Mitigation strategies
Given the circumstance where patients’ lives might be at risk, the healthcare sector must minimise its risk and prioritise information protection by any means necessary.
Some of these measures include:
- Conducting regular penetration tests to pro-actively identify vulnerabilities and weaknesses in systems, networks, and applications
- Conducting both recurring and quick patching, which involves applying updates to software systems, and promptly addressing newly-discovered vulnerabilities, which will help close security gaps and minimise exposure to potential cyber attacks
- Decreasing the time to remediation to have a significant impact on exposure and reduce the window of exploitation
- Running continuous threat hunting through environments for undetected compromises
- Formalising and regularly testing Incident Response Policies for the scenarios that will most likely impact an organisation
- Remember the best defence is a good offence and this means conducting regular training and tests for employees to ensure that policies and patches are up to date and deploying layered email security to help detect and cleanse malicious emails
- Using host-based anti-malware tools that can assist in identifying and quarantining specific malware, but it should be noted that these have limitations and are often circumvented by custom malware packages
- Regularly backing up data to help ensure the ability to recover from a ransomware attack or other types of data loss. Back-ups should be stored offsite, and verification should be conducted so that they can be restored
- Maintaining an inventory management system for all medical devices and associated software, including vendor-developed software components, operating systems, version, and model numbers
- Implementing a routine vulnerability scan before installing any new medical device or technology onto the operating IT network
- When it comes to AI threats, organisations should be evaluating security solutions with Generative AI and LLMs in mind.

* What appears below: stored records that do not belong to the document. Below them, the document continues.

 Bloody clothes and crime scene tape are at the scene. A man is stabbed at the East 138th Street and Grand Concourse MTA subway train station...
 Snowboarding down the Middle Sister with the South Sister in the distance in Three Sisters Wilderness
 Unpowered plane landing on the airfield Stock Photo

This includes choosing security tools or partners that can detect AI-generated threats like advanced phishing
- While Generative AI tools still have inherent risks, healthcare organisations, like all entities, will need to determine how to govern the tools versus instituting broad-based bans
Conclusion
The healthcare sector is not alone in facing these attacks. However, the industry faces unique risks and implications.
Data shows that cyber attacks are picking up pace and the financial impact of them is only growing.

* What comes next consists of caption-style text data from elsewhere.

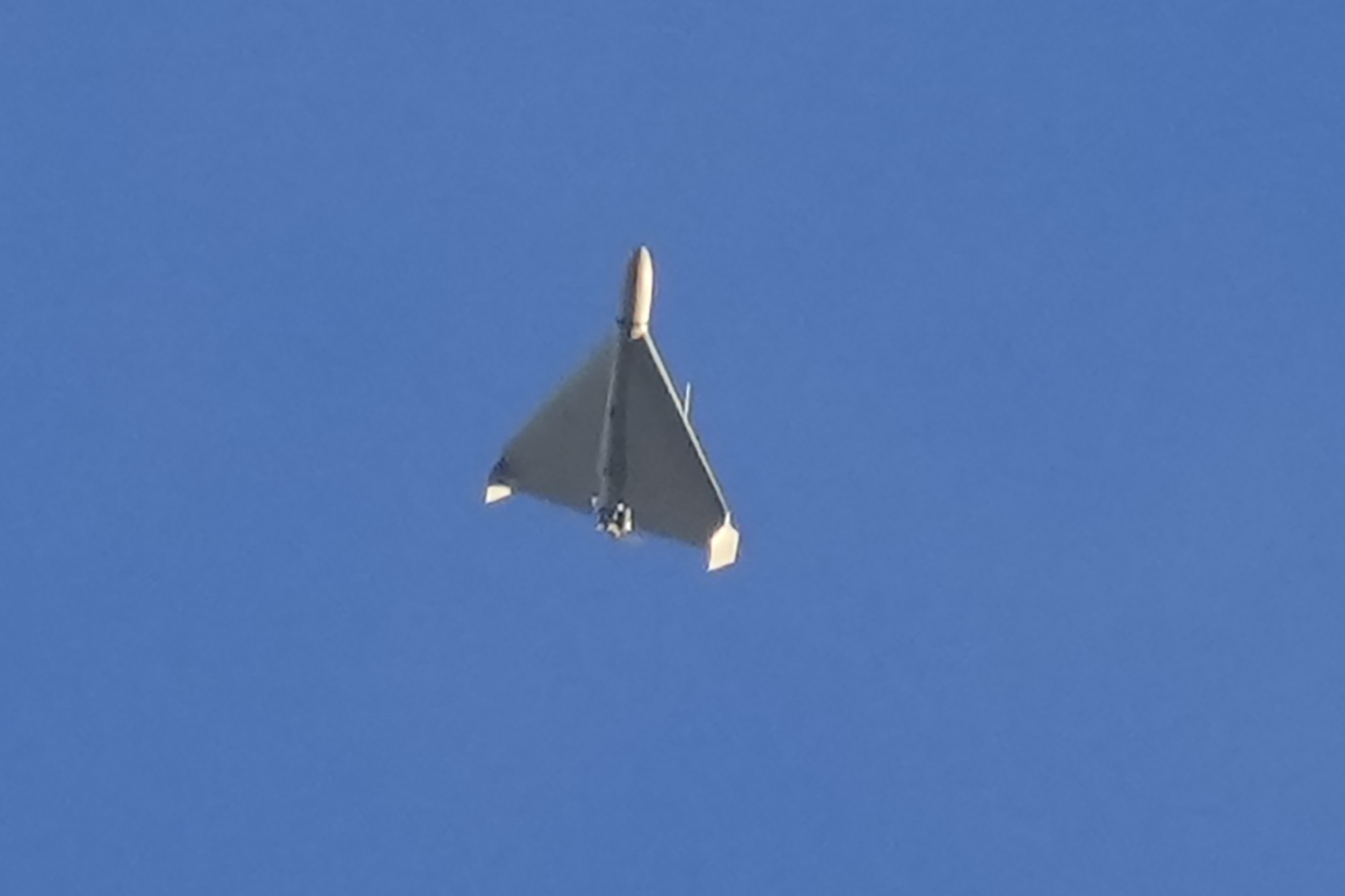 A drone against a blue sky sky seconds before it fired on buildings in Kyiv, Ukraine, on Oct. 17, 2022.
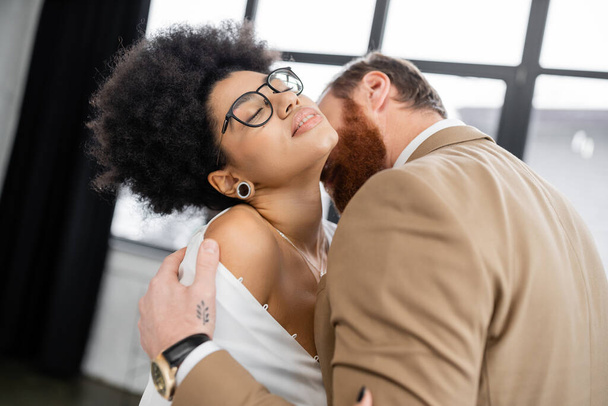 tattooed man undressing and kissing neck of seductive african american woman in office  - Fotografie, Obrázek
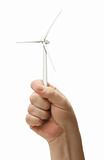 Male Fist Holding Wind Turbine Isolated on a White Background.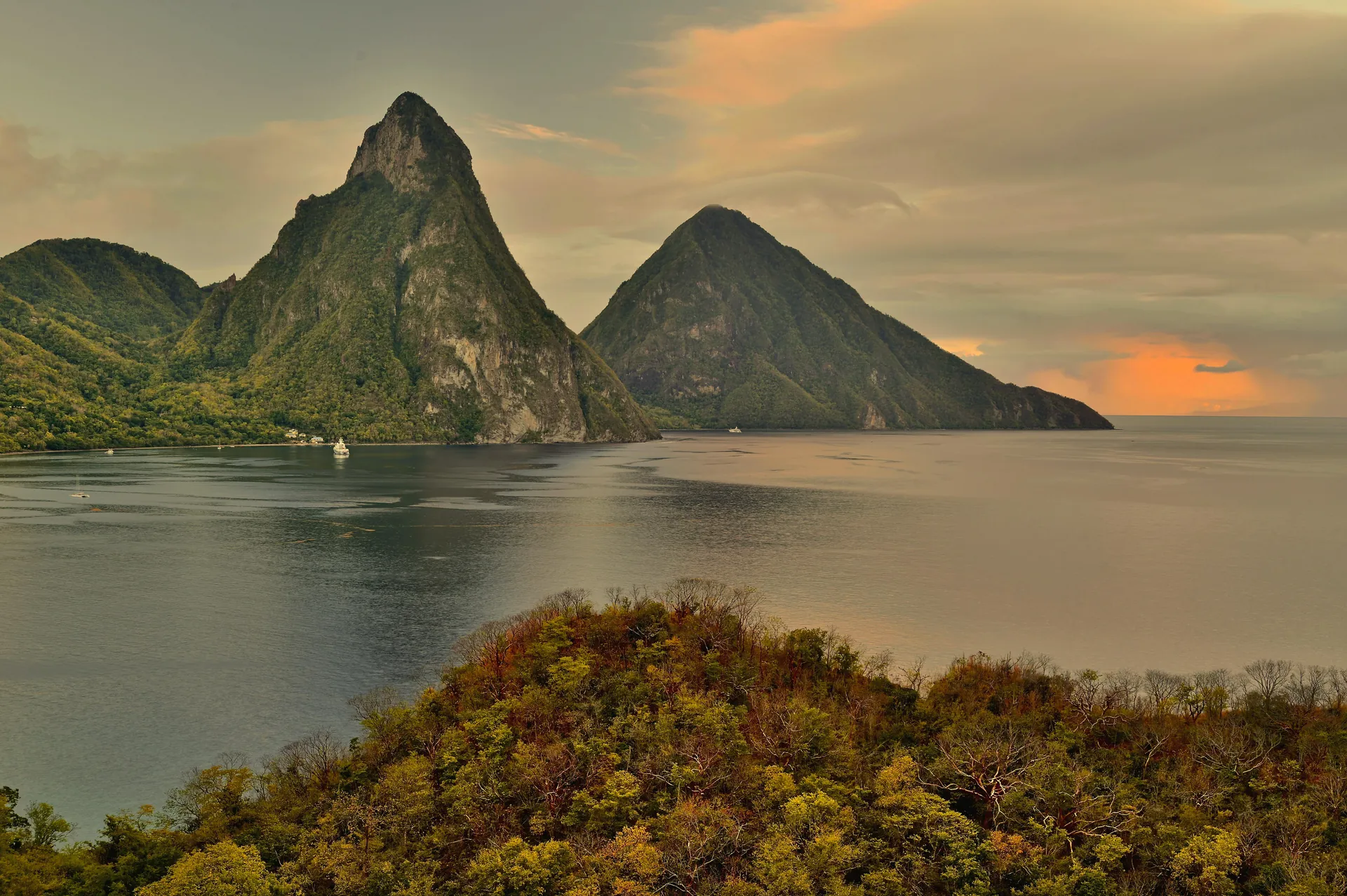 A breathtaking sunset view of the Pitons in St. Lucia with lush greenery and calm sea.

Thankfully technology, alongside intelligent tactics that utilise both cutting-edge innovation as well as behavioural analysis, is helping to identify the risks and the bad actors with greater efficiency.
Businesses and healthcare providers must accept the fact that they will never be 100% secure, new threats will always be on the horizon, but by partnering with a pro-active cyber security partner, they can rest assured that these new threats are being tracked and that they are not alone in the fight against these cyber criminals.